Antigenic molecules, normally "large" biological polymers, usually present surface features that
can act as points of interaction for specific antibodies. Any such feature constitutes an epitope.
Most antigens have the potential to be bound by multiple antibodies, each of which is specific
to one of the antigen's epitopes. Using the "lock and key" metaphor, the antigen can be seen as
a string of keys (epitopes) each of which matches a different lock (antibody). Different antibody
idiotypes, each have distinctly formed complementarity-determining regions.

Allergen – A substance capable of causing an allergic reaction .The (detrimental) reaction may
result after exposure via ingestion, inhalation, injection, or contact with skin.
Superantigen – A class of antigens that cause non-specific activation of T-cells, resulting in
polyclonal T-cell activation and massive cytokine release.
Tolerogen – A substance that invokes a specific immune non-responsiveness due to its
molecular form. If its molecular form is changed, a tolerogen can become an immunogen.

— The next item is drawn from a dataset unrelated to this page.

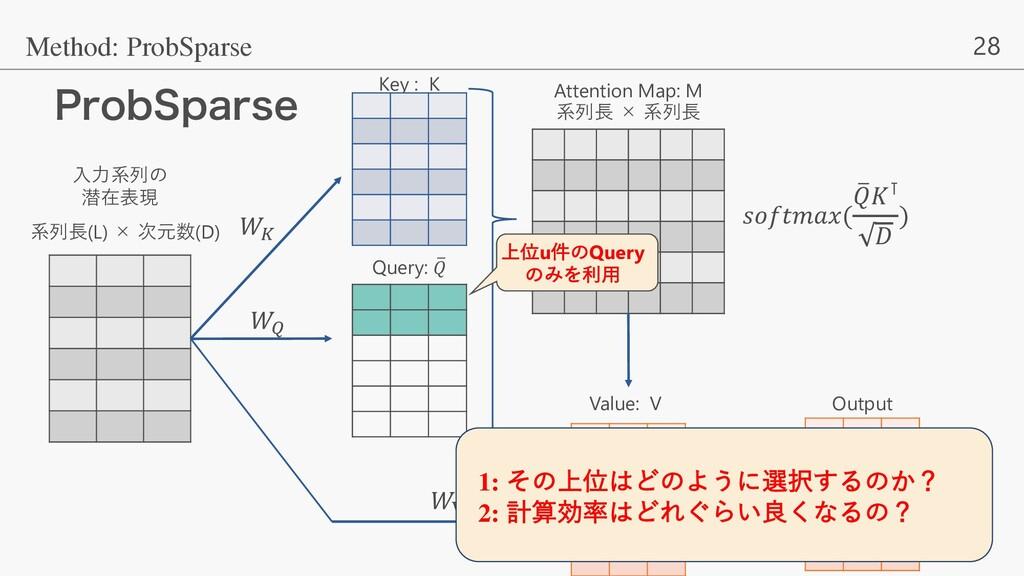 28 1SPC4QBSTF Method: ProbSparse ⼊⼒系列の 潜在表現 系列⻑...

Immunoglobulin-binding protein – Proteins such as protein A, protein G, and protein L that are
capable of binding to antibodies at positions outside of the antigen-binding site. While antigens
are the "target" of antibodies, immunoglobulin-binding proteins "attack" antibodies.
T-dependent antigen – Antigens that require the assistance of T cells to induce the formation of
specific antibodies.
T-independent antigen – Antigens that stimulate B cells directly.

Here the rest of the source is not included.